Las primeras palabras del erudito acudieron a su mente de pronto con una fuerza arrobadora: «Tal vez el Todo y Único sea un prisionero».
Buscador no podía poner en duda la existencia y el poder del dios del Jardín, porque repetidas veces se había arrodillado ante la celosía de plata y había sentido su presencia. Pero ¿podía ser que los hermanos y las hermanas que guardaban al Niño Perdido fueran carceleros? ¿Por qué no estaba abierto el Jardín para que el Niño Perdido pudiese ir y venir a voluntad? ¿A quién se protegía y con qué fin?
El Todo y Único era la fuente primigenia del poder de los nomanos. Nadie entrega su poder voluntariamente.
Parecía como si el anciano le hubiese leído la mente.
—Tienes dudas —le dijo—. Sólo los inteligentes las tienen.
La silla de ruedas había llegado al borde del estanque.
«Me adula», pensó Buscador.
Entonces, de repente, llegó a comprender lo que estaban haciendo con él.
«Han encontrado el modo de utilizar la fuerza de los demás».
Él había pensado que se trataba de una fuerza nueva, pero todos tenemos más de una fuente de fuerza. Buscador era inteligente y siempre lo había sabido. El erudito estaba convirtiendo la inteligencia de Buscador en la fuente de su debilidad.
«Combátelos con la locura».
—Soy un cabeza hueca —dijo—. No sé nada. Soy un estúpido.
Eran palabras de hacía mucho tiempo. El anciano se estremeció y parpadeó. Buscador respiró hondo, reuniendo todo su lir en una lanza de fuerza concentrada. Los eruditos que lo contemplaban se dieron cuenta de lo que estaba a punto de hacer. Los tres clavaron los ojos en los de Buscador y lo golpearon con todas sus fuerzas.
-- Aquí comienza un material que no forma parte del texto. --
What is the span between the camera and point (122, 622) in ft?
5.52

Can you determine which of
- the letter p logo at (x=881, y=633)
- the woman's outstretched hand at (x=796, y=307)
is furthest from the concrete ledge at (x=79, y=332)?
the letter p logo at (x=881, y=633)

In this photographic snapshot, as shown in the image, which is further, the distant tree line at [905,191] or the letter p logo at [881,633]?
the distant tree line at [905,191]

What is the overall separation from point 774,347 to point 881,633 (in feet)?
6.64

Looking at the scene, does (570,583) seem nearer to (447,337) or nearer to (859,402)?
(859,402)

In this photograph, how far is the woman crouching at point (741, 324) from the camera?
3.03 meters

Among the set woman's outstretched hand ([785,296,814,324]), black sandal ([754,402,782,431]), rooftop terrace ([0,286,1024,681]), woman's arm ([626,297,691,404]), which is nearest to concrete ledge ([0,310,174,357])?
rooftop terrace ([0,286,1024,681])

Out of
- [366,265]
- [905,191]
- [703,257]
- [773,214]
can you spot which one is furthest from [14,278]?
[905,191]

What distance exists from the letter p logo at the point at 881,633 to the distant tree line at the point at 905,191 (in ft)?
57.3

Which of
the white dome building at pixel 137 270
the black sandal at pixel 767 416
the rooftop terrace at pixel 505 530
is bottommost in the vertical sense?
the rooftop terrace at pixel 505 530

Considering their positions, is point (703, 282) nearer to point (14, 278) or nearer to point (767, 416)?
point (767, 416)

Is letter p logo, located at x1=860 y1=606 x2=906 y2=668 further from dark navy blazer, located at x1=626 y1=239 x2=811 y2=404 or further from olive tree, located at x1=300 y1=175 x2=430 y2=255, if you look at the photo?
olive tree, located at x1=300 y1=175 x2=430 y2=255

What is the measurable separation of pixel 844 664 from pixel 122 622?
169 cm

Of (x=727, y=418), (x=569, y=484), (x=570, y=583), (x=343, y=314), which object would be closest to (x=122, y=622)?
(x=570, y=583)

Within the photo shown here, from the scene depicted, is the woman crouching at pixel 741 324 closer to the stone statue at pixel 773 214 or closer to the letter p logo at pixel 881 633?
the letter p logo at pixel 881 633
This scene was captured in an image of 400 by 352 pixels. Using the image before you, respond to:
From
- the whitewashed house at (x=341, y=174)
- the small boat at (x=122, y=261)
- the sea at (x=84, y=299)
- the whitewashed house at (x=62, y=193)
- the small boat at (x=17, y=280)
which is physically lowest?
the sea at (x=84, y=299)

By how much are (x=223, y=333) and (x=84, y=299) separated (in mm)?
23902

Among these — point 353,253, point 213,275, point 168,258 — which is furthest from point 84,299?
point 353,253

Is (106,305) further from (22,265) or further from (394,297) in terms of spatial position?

Buscador permaneció en pie e inspiró todavía más profundamente. Dejó que su violencia fluyera en su interior y lo colmase hasta rebosar. Ya se sentía cómodo. El ataque estaba a punto de producirse y ya no había dudas.
Los eruditos comprobaron con horror creciente que la fuerza que debería haber anulado a Buscador lo estaba fortaleciendo aún más a cada segundo que pasaba.
—¡Echaos atrás! —gritó el anciano—. ¡Apartaos de él!
Echaron mano de muletas y bastones y se refugiaron detrás de los sillones. La anciana de la silla de ruedas se precipitó en el estanque de la nube.
Buscador exhaló y golpeó.
La onda de fuerza puso patas arriba los sillones e hizo volar la lámpara de pie. Aplastó a los eruditos contra el suelo y transformó el estanque en una tormenta blanca. Momentáneamente en la cueva no se vio más que el resplandor de la lámpara caída en el suelo, como una luna en la densa niebla blanca.
Fuerza ilimitada.
Buscador dio unos pasos y levantó la lámpara. A su luz examinó los cuerpos caídos, destrozados como muñecas de porcelana, con los miembros retorcidos y los ojos vacíos. Tres eruditos muertos. El cuarto huido. Buscador sintió una quemazón en el pecho y el estómago y todo el cuerpo tembloroso, con una sensación completamente nueva. Era lo más maravilloso que había sentido nunca. Era como estar hambriento y comer hasta saciarse, ambas cosas al mismo tiempo: deseo y satisfacción combinados y apurados de un trago como el vino.
«Estoy cumpliendo la misión que se me ha encomendado», pensó.
Avanzó hasta el borde del estanque en el que se había perdido la madre. Se internó en el espeso vapor arremolinado. Cuando estuvo sumergido hasta las rodillas hizo un alto y miró atrás. No había cambiado nada. La gran cueva estaba en silencio. De modo que siguió avanzando, cada vez más cubierto por la niebla, hasta que la superficie del estanque de niebla se cerró sobre su cabeza.